**EXERCISE INPUTS**
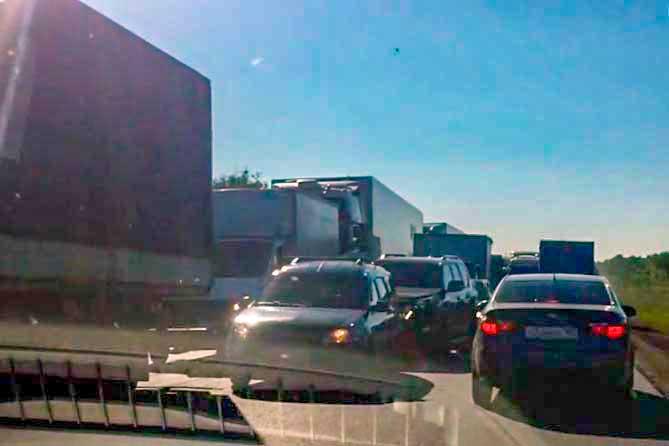 Затруднено движение автотранспорта на М-5: Организовано реверсивное движение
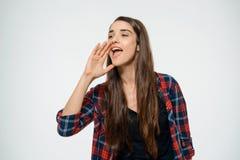 Portret van jong mooi meisje over het witte schreeuwen als achtergrond Stock Foto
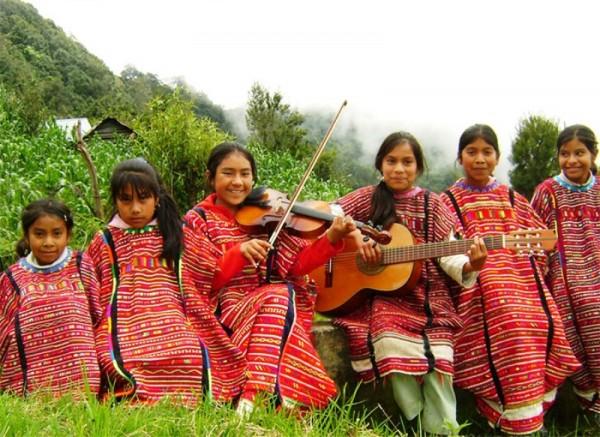 Niños indígenas de Oaxaca le cantarán al Papa en Chiapas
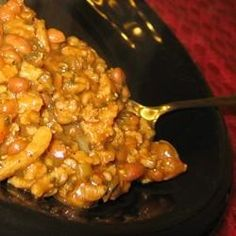 Use a shortcut--open a can of pork and beans--to make this zesty barbecued bean dish fast and easy. Seasonings for the ground beef, onions and beans mixture include mustard, brown sugar, garlic and onion powders, Worcestershire sauce, and barbecue sauce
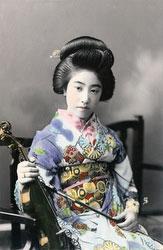 160301-0036 - Geisha with Violin
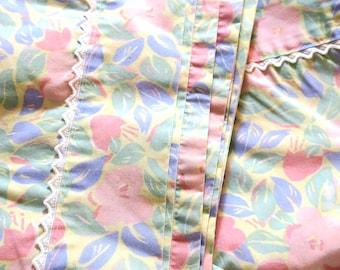 2 pc Laura Ashley 2 Pillow Cases  50 pct cotton 50 pct polyester NOS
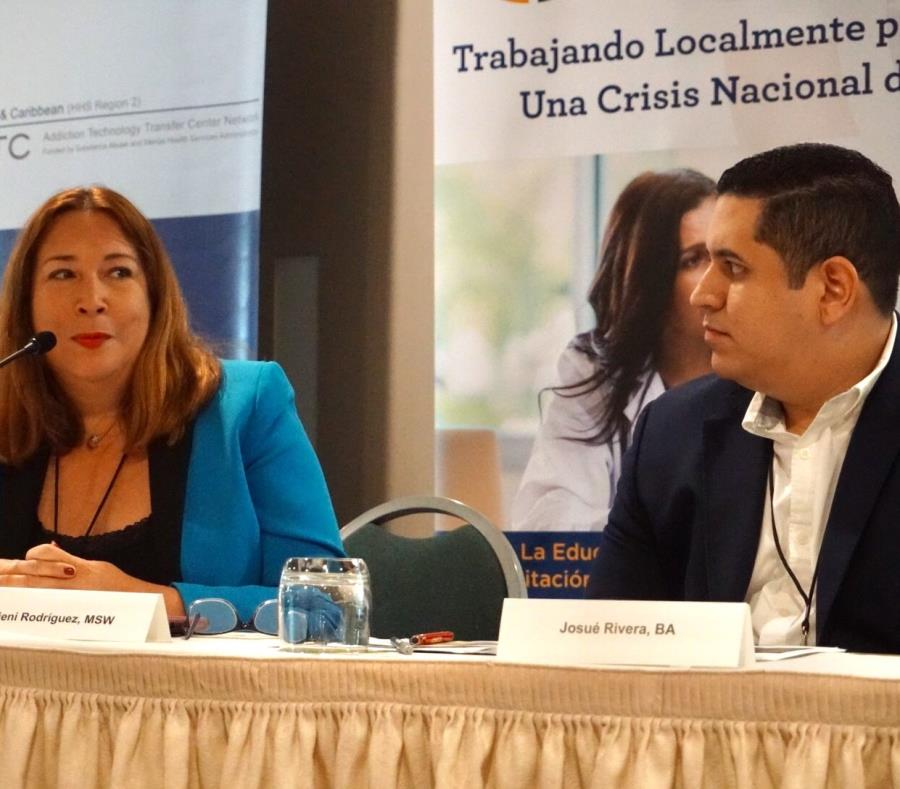Ciení Rodríguez Troche, gerente de servicios especiales de la ASSMCA, junto a Josué Rivera, director de la agencia de Desarrollo Rural del Departamento de Agricultura federal. (GFR Media) (semisquare-x3)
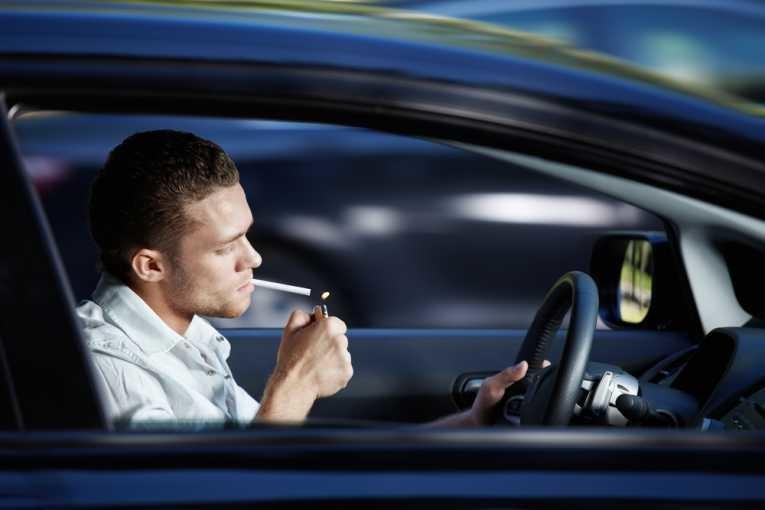 Fumar ao volante. O que diz a lei?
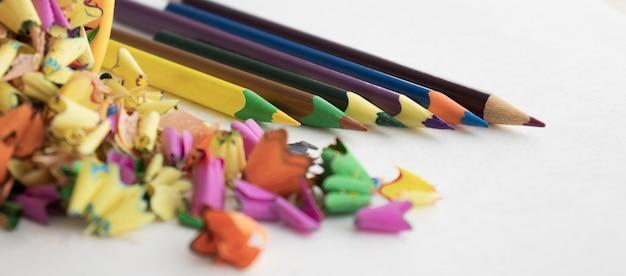 Les crayons de couleur et les crayons de nettoyage se trouvent. fournitures scolaires et de bureau.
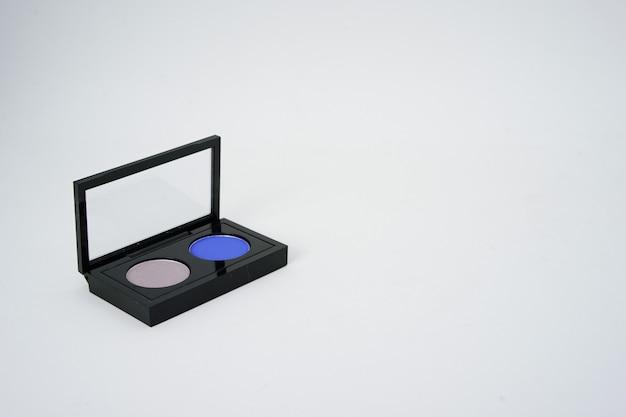 Palety szminki na na białym tle z miejsca kopiowania
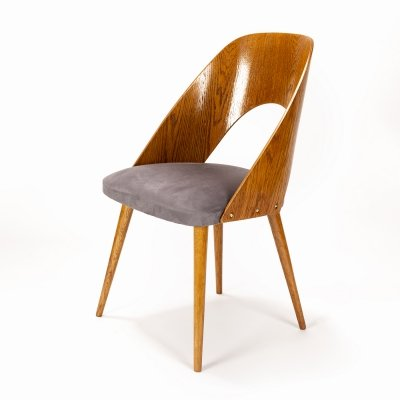 Wooden chair by Antonin Šuman for Tatra, 1960s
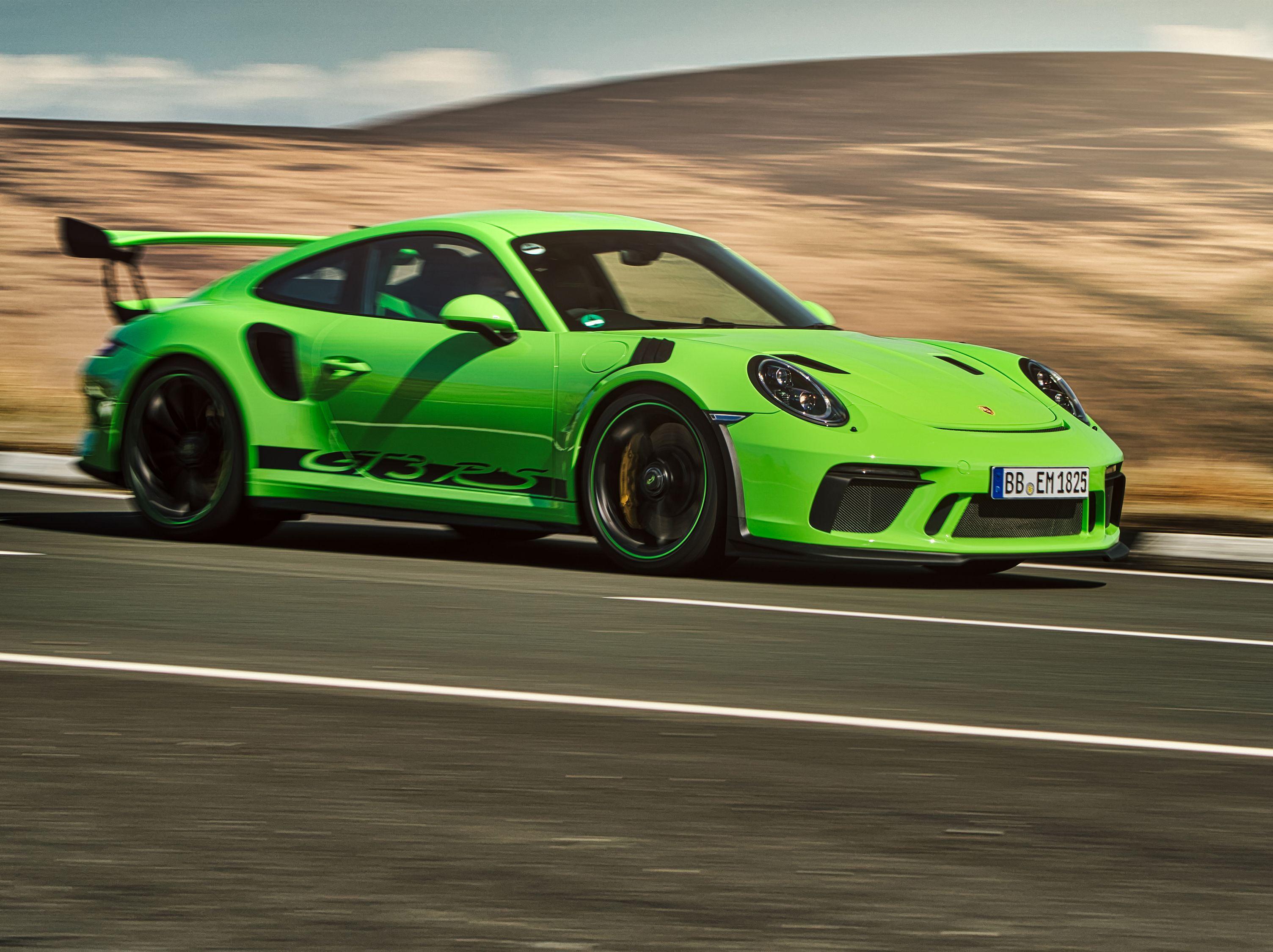 https://www roadandtrack com/new-cars/first-drives/a20075030/2019-porsche-911-gt3-rs-first-drive/
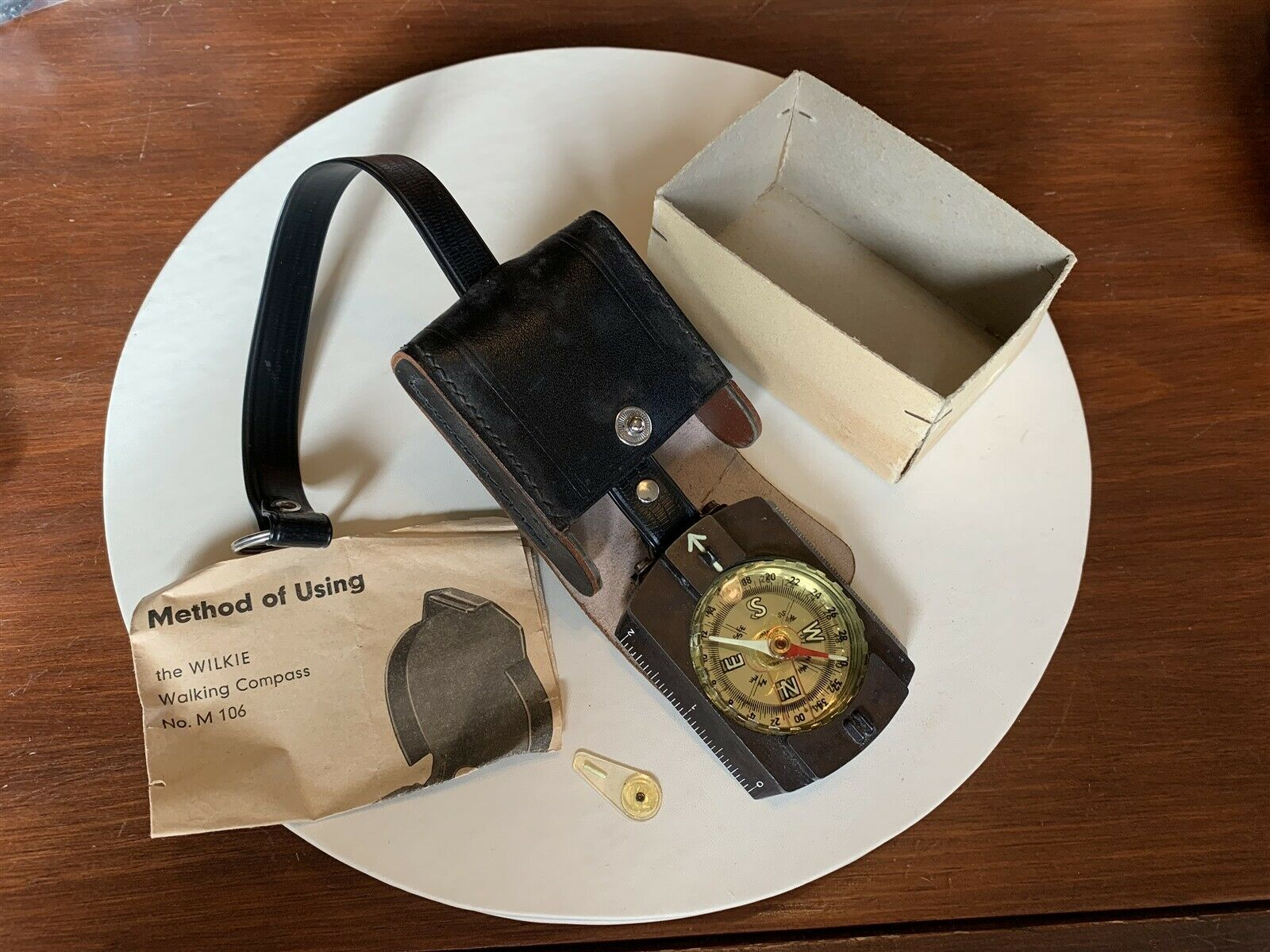 Nice Quality  Vintage WILKIE No. M 106 WALKING COMPASS w  Case and Instructions  free delivery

**EXERCISE INSTRUCTIONS**
Every entry must be retyped exactly, with the pictures removed.

**EXERCISE OUTPUT**
 Затруднено движение автотранспорта на М-5: Организовано реверсивное движение
 Portret van jong mooi meisje over het witte schreeuwen als achtergrond Stock Foto
 Niños indígenas de Oaxaca le cantarán al Papa en Chiapas
 Use a shortcut--open a can of pork and beans--to make this zesty barbecued bean dish fast and easy. Seasonings for the ground beef, onions and beans mixture include mustard, brown sugar, garlic and onion powders, Worcestershire sauce, and barbecue sauce
 160301-0036 - Geisha with Violin
 2 pc Laura Ashley 2 Pillow Cases  50 pct cotton 50 pct polyester NOS
Ciení Rodríguez Troche, gerente de servicios especiales de la ASSMCA, junto a Josué Rivera, director de la agencia de Desarrollo Rural del Departamento de Agricultura federal. (GFR Media) (semisquare-x3)
 Fumar ao volante. O que diz a lei?
 Les crayons de couleur et les crayons de nettoyage se trouvent. fournitures scolaires et de bureau.
 Palety szminki na na białym tle z miejsca kopiowania
 Wooden chair by Antonin Šuman for Tatra, 1960s
 https://www roadandtrack com/new-cars/first-drives/a20075030/2019-porsche-911-gt3-rs-first-drive/
 Nice Quality  Vintage WILKIE No. M 106 WALKING COMPASS w  Case and Instructions  free delivery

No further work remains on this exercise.